A backward hop: as a girl, Dr Olubunmi Olurin attends the Federal Government Girl’s College in Akure, Nigeria. In her high school dormitory was an asthmatic girl. This asthma was poorly controlled; Olubunmi often accompanied the girl to the school clinic where a nurse administered salbutamol tablets. If the tablets didn’t help, the patient was transferred to a distant hospital.
Olubunmi sits up at night as the girl rasps and wheezes, the sound keeping the entire dormitory awake. But fear keeps the other students awake too: Olubunmi thinks the girl will die with the onset of each relentless attack because Olubunmi has seen the girl desperately out of breath many times before—and especially at night. The threat of the girl’s death is constant and Olubunmi thinks, while watching the nurse auscult her friend’s chest, that she will one day learn why her friend can’t breathe. Olubunmi feels that once she knows why, she will possess the information necessary to help her friend.
She attends university in Ibadan, Nigeria. She becomes a physician. She comes to Newfoundland with her husband and settles in Botwood.
A skip forward: several years into practice in Canada she is called to see an emergency patient in the clinic. A 68-year-old woman is short of breath. The woman has recently been admitted to a senior’s home, arriving from the West Coast to be nearer to her daughter. The woman has a long history of asthma and had neglected to use her fluticasone inhaler during the move to Botwood. This history is provided by the daughter, not the patient, because the patient can’t speak. The patient’s breathing is fast and shallow and Dr Olurin can’t auscult breath sounds in the chest.
Dr Olurin treats the patient with intravenous methylprednisolone and serial salbutamol nebulizers. Within a few hours the patient’s breathing returns to normal and she is seen happily talking with her relieved daughter. The patient is discharged back to the senior’s home with a prescription for inhaled steroids, a short course of oral steroids, and a rescue inhaler.
A sideways jump: after obtaining her medical degree in Nigeria and working for a few months as a doctor she becomes responsible for a patient with metastatic endometrial cancer.

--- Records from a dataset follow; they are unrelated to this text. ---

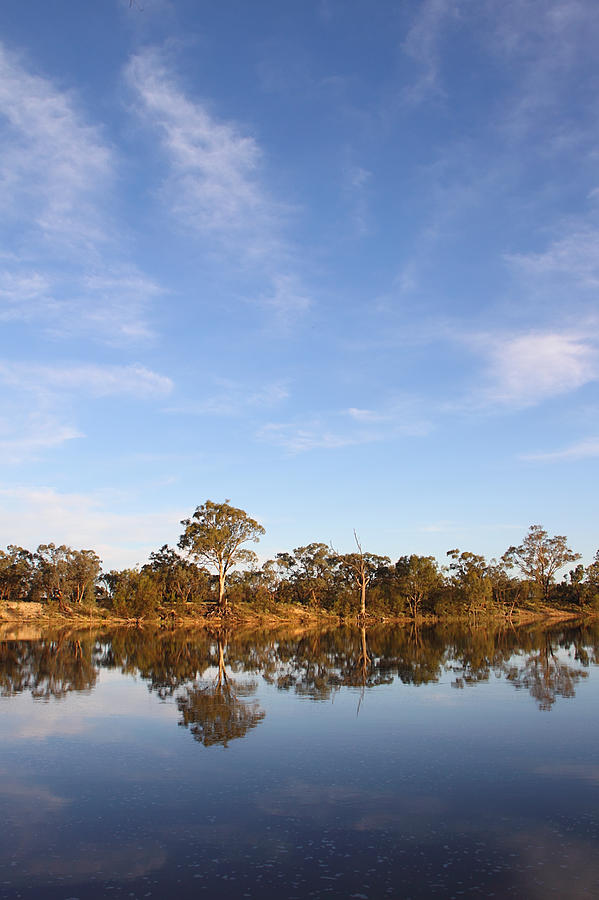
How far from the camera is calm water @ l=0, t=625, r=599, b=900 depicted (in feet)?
26.4

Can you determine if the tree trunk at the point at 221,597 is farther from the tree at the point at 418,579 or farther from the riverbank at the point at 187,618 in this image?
the tree at the point at 418,579

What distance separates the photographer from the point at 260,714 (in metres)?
18.4

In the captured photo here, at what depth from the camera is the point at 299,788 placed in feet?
38.0

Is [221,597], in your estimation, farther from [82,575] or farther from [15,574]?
[15,574]

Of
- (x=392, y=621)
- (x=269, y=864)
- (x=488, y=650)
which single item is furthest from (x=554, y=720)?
(x=392, y=621)

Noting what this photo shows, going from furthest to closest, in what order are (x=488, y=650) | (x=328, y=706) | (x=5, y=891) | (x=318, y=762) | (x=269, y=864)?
(x=488, y=650), (x=328, y=706), (x=318, y=762), (x=269, y=864), (x=5, y=891)

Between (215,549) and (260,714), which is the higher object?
(215,549)

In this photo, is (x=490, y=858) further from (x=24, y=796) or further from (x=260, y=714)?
(x=260, y=714)

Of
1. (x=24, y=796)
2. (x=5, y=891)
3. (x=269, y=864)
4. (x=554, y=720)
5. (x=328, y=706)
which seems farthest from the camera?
(x=328, y=706)

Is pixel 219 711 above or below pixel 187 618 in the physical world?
below

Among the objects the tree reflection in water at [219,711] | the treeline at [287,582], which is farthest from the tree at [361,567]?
the tree reflection in water at [219,711]

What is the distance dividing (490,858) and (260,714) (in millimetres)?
10802

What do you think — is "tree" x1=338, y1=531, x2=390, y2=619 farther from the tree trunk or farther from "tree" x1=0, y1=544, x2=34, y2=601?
"tree" x1=0, y1=544, x2=34, y2=601

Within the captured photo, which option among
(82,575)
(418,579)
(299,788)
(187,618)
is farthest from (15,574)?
(299,788)
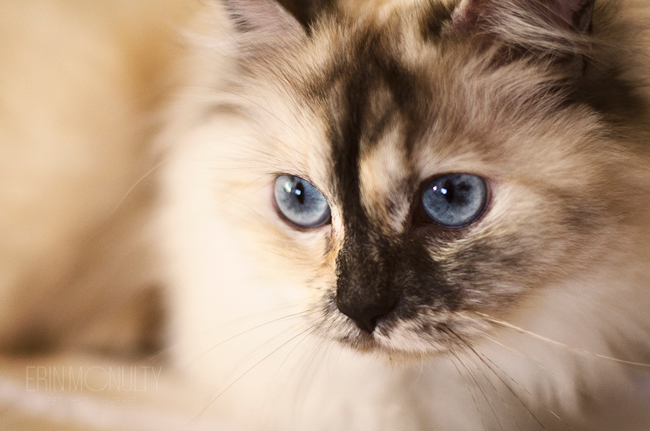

This patient develops low white blood cell and low red blood cell counts. Dr Olurin consults with a hematologist who mentored her in medical school. This hematologist is renowned for her extraordinary efforts in making patients comfortable at the end of their lives. The hematologist accepts the patient in transfer and then attempts therapies to ameliorate the patient’s condition; she knows the patient will die but tries what she can with the hope that a difference can be made. The patient dies a few weeks later.
A young woman wants to become a doctor to help people; she becomes a doctor and helps people because of her knowledge; she watches a senior doctor with greater knowledge meet the limits of what can be helped.